L'Indonésie représentait un peu plus de la moitié de la production mondiale de nickel l'année dernière, un ratio qui pourrait atteindre 75 % en 2028, selon Macquarie.

Cette chaîne d'approvisionnement en métaux pour batteries se concentre de plus en plus sur l'Indonésie et les opérateurs chinois qui contrôlent une grande partie de son secteur du nickel.

Les États-Unis et l'Union européenne ont été réticents à s'engager avec l'Indonésie en raison de la présence dominante de la Chine et de la forte empreinte environnementale du secteur du nickel.

Cette situation pourrait toutefois changer, car les efforts de diversification se heurtent à la dure réalité : quelques opérateurs existants et un petit nombre de nouveaux projets peuvent rivaliser avec les faibles coûts de production de l'Indonésie.

Le sous-secrétaire d'État américain à la croissance économique, à l'énergie et à l'environnement, Jose Fernandez, s'est rendu à Jakarta cette semaine et l'un des points à l'ordre du jour était la possibilité pour l'Indonésie d'adhérer au partenariat multinational pour la sécurité minière (MSP).

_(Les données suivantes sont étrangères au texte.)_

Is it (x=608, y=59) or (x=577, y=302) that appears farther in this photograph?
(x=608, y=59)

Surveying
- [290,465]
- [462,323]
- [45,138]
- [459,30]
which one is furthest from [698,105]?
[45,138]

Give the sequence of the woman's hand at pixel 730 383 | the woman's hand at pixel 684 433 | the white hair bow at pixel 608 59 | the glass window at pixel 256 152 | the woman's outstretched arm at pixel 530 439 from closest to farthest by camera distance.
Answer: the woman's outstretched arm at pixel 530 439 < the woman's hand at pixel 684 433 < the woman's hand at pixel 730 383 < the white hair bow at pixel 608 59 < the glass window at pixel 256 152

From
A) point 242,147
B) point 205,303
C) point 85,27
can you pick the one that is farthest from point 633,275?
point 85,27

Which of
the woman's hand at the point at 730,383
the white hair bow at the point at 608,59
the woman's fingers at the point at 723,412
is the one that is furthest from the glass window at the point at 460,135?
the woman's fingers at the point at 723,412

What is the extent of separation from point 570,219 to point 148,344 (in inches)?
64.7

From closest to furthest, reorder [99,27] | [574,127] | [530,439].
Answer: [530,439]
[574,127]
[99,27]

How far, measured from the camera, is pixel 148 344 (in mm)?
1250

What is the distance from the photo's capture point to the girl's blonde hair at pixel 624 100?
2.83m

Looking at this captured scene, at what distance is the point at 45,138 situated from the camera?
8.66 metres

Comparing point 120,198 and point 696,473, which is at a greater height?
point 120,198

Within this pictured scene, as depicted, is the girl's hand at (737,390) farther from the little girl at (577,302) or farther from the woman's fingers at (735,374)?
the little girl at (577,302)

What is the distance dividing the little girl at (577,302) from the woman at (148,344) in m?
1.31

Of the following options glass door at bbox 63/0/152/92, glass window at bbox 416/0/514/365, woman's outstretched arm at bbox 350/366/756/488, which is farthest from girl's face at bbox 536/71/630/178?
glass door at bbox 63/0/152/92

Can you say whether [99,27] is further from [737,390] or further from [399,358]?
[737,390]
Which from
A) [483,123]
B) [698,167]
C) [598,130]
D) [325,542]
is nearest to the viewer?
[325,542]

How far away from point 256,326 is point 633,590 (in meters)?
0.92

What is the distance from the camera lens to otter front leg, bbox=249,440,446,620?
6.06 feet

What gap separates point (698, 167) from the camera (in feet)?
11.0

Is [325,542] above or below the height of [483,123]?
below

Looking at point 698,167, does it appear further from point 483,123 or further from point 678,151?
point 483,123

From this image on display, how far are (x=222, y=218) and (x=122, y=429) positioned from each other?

Le MSP, dont l'objectif est d'accélérer le développement d'un approvisionnement durable en minéraux essentiels, serait l'occasion d'améliorer les normes environnementales et la gouvernance dans le secteur minier indonésien, a déclaré M. Fernandez lors d'une conférence de presse à Jakarta.

Il est clair que tout engagement plus étroit dépendra de la volonté de l'Indonésie d'assainir sa situation environnementale et, idéalement, d'abandonner l'énergie au charbon à forte teneur en carbone pour faire fonctionner ses usines de traitement du nickel.

Mais les deux parties semblent se diriger vers une sorte d'accord sur les minéraux destiné à aider l'Indonésie à réduire sa dépendance à l'égard des capitaux et de la technologie chinois.

Pour les États-Unis et leurs alliés dans le domaine des métaux, c'est l'aveu que toutes les routes du nickel mènent actuellement à l'Indonésie et qu'elles continueront à le faire pendant un certain temps.

Les opinions exprimées ici sont celles de l'auteur, chroniqueur pour Reuters.